— Begin RECORDS FOR PROCESSING —

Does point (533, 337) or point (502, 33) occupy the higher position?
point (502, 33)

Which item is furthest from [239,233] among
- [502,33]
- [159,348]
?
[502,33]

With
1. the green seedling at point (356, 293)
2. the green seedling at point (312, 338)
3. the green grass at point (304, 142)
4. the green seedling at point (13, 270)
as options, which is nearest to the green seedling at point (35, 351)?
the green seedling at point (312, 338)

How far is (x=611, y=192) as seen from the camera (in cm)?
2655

— End RECORDS FOR PROCESSING —
— Begin RECORDS FOR PROCESSING —

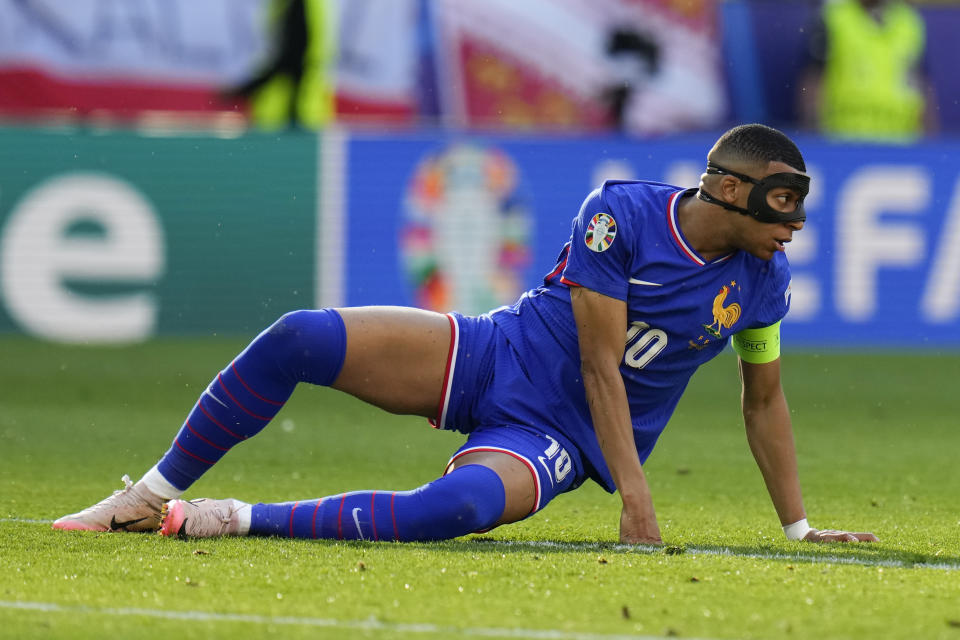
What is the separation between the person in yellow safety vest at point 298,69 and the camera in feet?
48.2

— End RECORDS FOR PROCESSING —
— Begin RECORDS FOR PROCESSING —

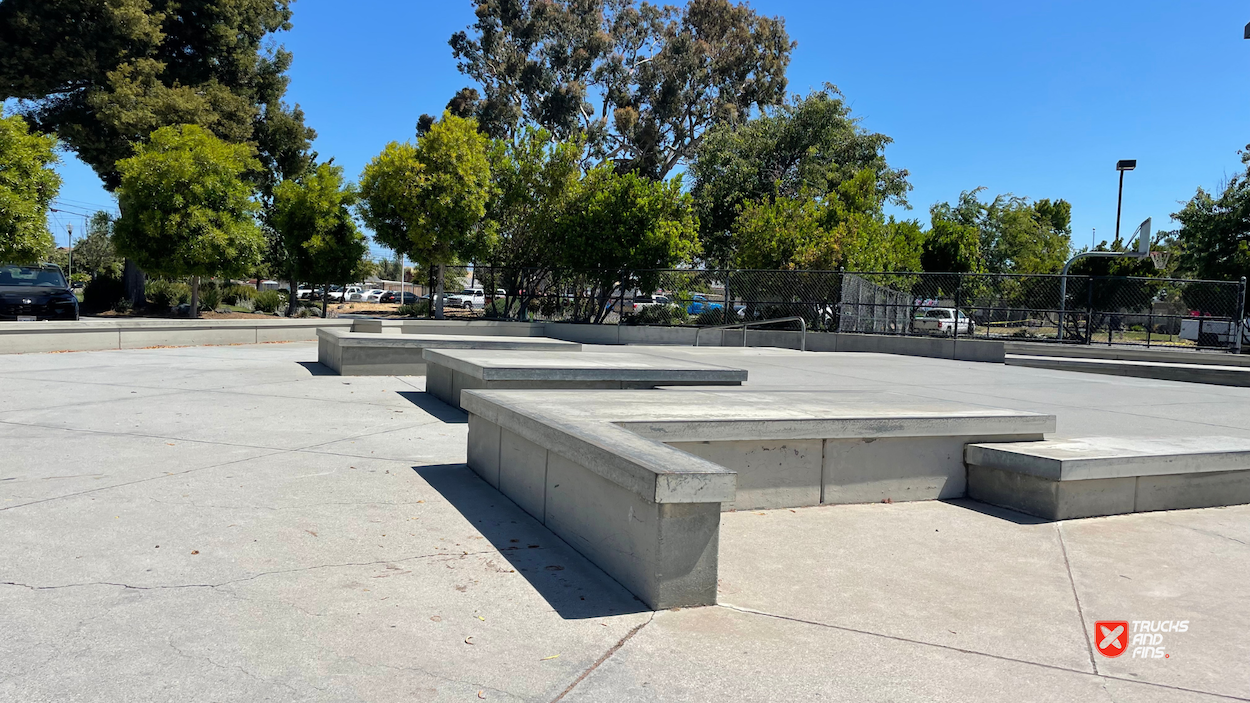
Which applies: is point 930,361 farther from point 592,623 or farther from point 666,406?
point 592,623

— End RECORDS FOR PROCESSING —

=== REQUIRED WORK ===
Which lines in the items above contain the word "camera"? Pick out each one and copy it in full.

=== THE REPLY ===
How far is (x=611, y=192) as seen from the camera (in cm)?
What is the separation between the person in yellow safety vest at point 298,69 and the camera in feet?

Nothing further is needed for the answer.